* **Artikel**:
################

1.
Asas kepastian hukum
Dalam
kaitannya dengan APBN, dalam penyusunan APBN telah diatur didalam UU No.17/2003
tentang Keuangan Negara dan UU No.1/2004 tentang Perbendaharaan Negara,
sehingga penyelenggara negara harus melihat pedoman peraturan diatas. Dalam UU
diatas telah disebutkan tahap-tahap penyusunan APBN mulai dari pendahuluan
sampai dengan pengajuan, pembahasan dan penetapan APBN. Sehingga pemerintah
tidak bisa melewati atau melanggar aturan diatas. Hasil dari APBN yang disahkan
DPR akan menjadi UU yang kedepannya akan menjadi landasan hukum dalam menjalankan
program-program yang sesuai dengan APBN yang dibuat. Apabila tidak disetujui
DPR, maka presiden menggunakan APBN tahun sebelumnya.
2.
Asas tertib penyelenggaraan negara
Dalam
kaitannya dengan APBN, dalam pelaksanaan APBN program yang telah dirumuskan dan
dirancang oleh pemerintah pusat harus dilaksanakan sampai ke daerah. Sehingga
apabila ada perbedaan peraturan atau kebijakan antara pemerintah pusat dan
daerah bisa diselesaikan secara baik-baik ataupun lewat MK. Karena dengan hal
ini bisa menghindarkan dari bentrokan akibat dari kebijakan yang berbeda.
Sehingga harus ada keserasian antara pemerintah pusat dan pemerintah daerah
dalam pelaksanaan APBN. Dan pada akhirnya APBD yang dibuat oleh daerah-daerah
pendistribusiaannya harus sesuai dengan program pusat dan juga untuk
kepentingan masyarakat.
3.
Asas kepentingan umum
Dalam
kaitannya dengan APBN, APBN disusun berdasarkan kepentingan/program-program
dari penyelenggara pemerintahan negara dan kemampuan dalam menghimpun
pendapatan. Rancangan APBN disusun berdasarkan program pemerintah untuk satu
tahun kedepan. Melihat pertumbuhan ekonomi, inflasi, nilai tukar rupiah dan
lain-lain sebagai rumusan awal. Sehingga kedepannya APBN bisa berjalan dengan
lancar dan pendistribusiannya bisa merata ke seluruh sektor. Apbn disusun
dengan mengedepankan kepentingan rakyat, karena rakyatlah yang akan
menikmatinya. Setiap rancangan kerja pasti ditujukan ke sektor publik pada
umumnya.

################

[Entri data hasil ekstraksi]

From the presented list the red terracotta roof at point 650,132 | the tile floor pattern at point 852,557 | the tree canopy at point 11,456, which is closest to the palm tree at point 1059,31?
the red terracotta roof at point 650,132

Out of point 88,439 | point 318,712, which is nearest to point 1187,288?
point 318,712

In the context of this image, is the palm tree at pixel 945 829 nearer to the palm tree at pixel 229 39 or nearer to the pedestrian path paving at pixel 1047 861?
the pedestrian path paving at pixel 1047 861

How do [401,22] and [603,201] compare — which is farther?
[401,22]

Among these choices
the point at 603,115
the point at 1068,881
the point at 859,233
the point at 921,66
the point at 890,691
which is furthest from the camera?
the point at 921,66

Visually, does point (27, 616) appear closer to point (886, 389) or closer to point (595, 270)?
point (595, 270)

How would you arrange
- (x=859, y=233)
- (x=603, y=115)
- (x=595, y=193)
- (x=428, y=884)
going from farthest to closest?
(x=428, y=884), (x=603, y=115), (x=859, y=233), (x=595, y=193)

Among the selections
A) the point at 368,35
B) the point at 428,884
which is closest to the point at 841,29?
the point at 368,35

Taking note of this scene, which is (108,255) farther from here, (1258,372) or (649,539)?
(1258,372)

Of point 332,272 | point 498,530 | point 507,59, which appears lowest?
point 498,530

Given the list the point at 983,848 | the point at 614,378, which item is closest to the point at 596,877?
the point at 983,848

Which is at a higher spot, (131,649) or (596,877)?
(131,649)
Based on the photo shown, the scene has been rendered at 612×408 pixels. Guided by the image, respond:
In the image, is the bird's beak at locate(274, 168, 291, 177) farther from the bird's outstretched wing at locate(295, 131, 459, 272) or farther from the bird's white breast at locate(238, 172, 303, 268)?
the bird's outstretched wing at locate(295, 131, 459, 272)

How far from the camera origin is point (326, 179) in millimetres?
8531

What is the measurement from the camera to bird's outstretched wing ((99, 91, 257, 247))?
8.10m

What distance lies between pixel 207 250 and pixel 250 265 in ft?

################

* **Instruksi Tugas**: Sebutkan semua asas yang dibahas kaitannya dengan APBN dalam artikel di atas.

* **Hasil**:
1. Asas kepastian hukum
2. Asas tertib penyelenggaraan negara
3. Asas kepentingan umum